— QUOTED TEXT —
--------------------

Table 1. Statistical Distribution of Database Parameters.

Input Parameter	b/mm	d0/mm	fcu/MPa	a/d	ρf/%	Ef/GPa	ffu/MPa	ρv/%	Efv/GPa	ffv/MPa
Max	500.00	1111.00	144.00	7.00	6.50	240	2438.67	3.35	300.00	2438.14
Min	100.00	80.00	24.50	0.50	0.02	37.00	397.00	0.071	40.00	160.00
Average	168.11	251.71	41.86	2.07	1.90	89.12	940.14	0.40	135.08	703.89
SD	60.90	146.43	19.44	0.95	1.37	62.05	410.76	0.38	73.52	338.94
Skewness	3.83	3.89	3.21	1.10	1.07	6.63	1.33	1.39	1.13	0.75
Kurtosis	21.74	21.23	14.83	5.89	4.12	59.32	4.90	3.77	2.98	1.88
Normality (H)	1	1	1	1	1	1	1	1	1	1

H = 0: The data follows a normal distribution. H = 1: The data does not follow a normal distribution.

. All sources of the database are summarized in Appendix A. GFRP reinforcement was the most common, constituting 57.22% of the samples. Geometrically, 53.89% of the beams had a/d between 1 and 2.5, while only 8% had d₀ exceeding 300 mm. Material-wise, over 90% of the specimens used concrete with compressive strengths ranging from 30 to 60 MPa. Approximately 70% of the samples had ρ_f ranging from 0.5% to 4%. For beams with stirrups, about 80% had ρ_v between 0.3% and 0.5%, and 70% had f_fv ranging from 500 to 1500 MPa. Table 1 provides a statistical summary of the database, including the mean, standard deviation, maximum, and minimum values for all input features. Figure 2 shows the histogram and cumulative probability plot of the sample distribution.

It is worth noting that Figure 2 shows that most parameters are reasonably well covered within the typical range of engineering applications, while a slight sample imbalance exists in some extreme-value intervals. The normality test results in Table 1 indicate that none of the parameters follow a normal distribution. This deviation from normality contradicts the basic assumptions of classical machine learning algorithms, such as linear regression and Gaussian Naive Bayes [36]. In this study, a grouped cross-validation strategy was adopted to mitigate the influence of sample imbalance. Meanwhile, typical machine learning models, including MLP and XGBoost, were selected for predicting the shear capacity, ensuring that the established model exhibits stable predictive performance and satisfactory generalization ability.

2.2. Feature Correlation Analysis

To comprehensively evaluate the relationships among input features, both Pearson and Spearman correlation analyses were conducted in this study. The Pearson correlation coefficient was used to quantify the linear dependence between variables, while the Spearman rank correlation coefficient was used to capture monotonic, nonlinear relationships. The latter is more suitable for characterizing the complex mechanical behavior of shear capacity. To ensure model accuracy, multicollinearity analysis was performed using Pearson correlation matrices to identify and eliminate highly correlated variables. A correlation coefficient threshold of |r| = 0.85 [37] was adopted to detect multicollinearity. As shown in Figure 3, all correlation coefficients remained below this threshold, confirming the physical independence and informational diversity of the selected input features, which ensures reliable modeling. When the Pearson correlation coefficient is approximately equal to the Spearman rank correlation coefficient, the variables exhibit an inherent linear relationship. The comparison of correlation heat maps reveals that the coefficients of the same feature differ noticeably between the two analytical methods. This indicates that the factors affecting the shear capacity of FRP-RC beams present weak interdependence and a highly nonlinear relationship.

--------------------

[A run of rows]

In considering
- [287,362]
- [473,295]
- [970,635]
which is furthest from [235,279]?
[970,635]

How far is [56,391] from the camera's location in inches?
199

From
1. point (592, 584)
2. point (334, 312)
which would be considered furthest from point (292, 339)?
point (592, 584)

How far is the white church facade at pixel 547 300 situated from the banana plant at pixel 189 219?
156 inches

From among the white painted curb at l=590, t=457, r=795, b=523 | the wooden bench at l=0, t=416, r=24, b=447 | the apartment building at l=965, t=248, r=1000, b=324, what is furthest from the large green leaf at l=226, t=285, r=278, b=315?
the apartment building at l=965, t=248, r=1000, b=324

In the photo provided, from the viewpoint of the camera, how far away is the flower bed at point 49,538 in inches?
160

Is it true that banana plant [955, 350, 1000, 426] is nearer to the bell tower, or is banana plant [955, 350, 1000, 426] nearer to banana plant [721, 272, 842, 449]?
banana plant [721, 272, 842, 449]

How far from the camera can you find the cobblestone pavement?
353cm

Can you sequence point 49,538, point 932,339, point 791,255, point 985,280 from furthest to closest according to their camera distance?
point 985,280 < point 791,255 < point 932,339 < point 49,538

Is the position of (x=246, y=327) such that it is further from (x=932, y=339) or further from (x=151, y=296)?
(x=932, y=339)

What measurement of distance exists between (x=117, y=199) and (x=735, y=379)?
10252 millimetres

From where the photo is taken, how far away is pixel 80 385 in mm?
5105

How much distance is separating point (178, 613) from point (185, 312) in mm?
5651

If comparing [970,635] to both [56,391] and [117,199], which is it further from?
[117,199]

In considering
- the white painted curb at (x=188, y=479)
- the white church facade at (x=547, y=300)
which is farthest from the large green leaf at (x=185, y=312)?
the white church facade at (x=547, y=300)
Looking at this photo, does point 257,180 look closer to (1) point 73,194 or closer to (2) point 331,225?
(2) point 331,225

--------------------

— REQUIRED TASKS —
1: In the excerpt on FRP-RC beams, what percentage of the samples used GFRP reinforcement?
2: Quote the rows word for word, starting at the line that contains "Is the position" and continuing through the final row, with both ends included.
The excerpt on FRP-RC beams and the rows are separate, unrelated material.

— ANSWERS TO THE PROBLEMS —
1: 57.22%

2:
Is the position of (x=246, y=327) such that it is further from (x=932, y=339) or further from (x=151, y=296)?
(x=932, y=339)

What measurement of distance exists between (x=117, y=199) and (x=735, y=379)?
10252 millimetres

From where the photo is taken, how far away is pixel 80 385 in mm?
5105

How much distance is separating point (178, 613) from point (185, 312) in mm?
5651

If comparing [970,635] to both [56,391] and [117,199], which is it further from?
[117,199]

In considering
- the white painted curb at (x=188, y=479)
- the white church facade at (x=547, y=300)
which is farthest from the large green leaf at (x=185, y=312)?
the white church facade at (x=547, y=300)
Looking at this photo, does point 257,180 look closer to (1) point 73,194 or closer to (2) point 331,225?
(2) point 331,225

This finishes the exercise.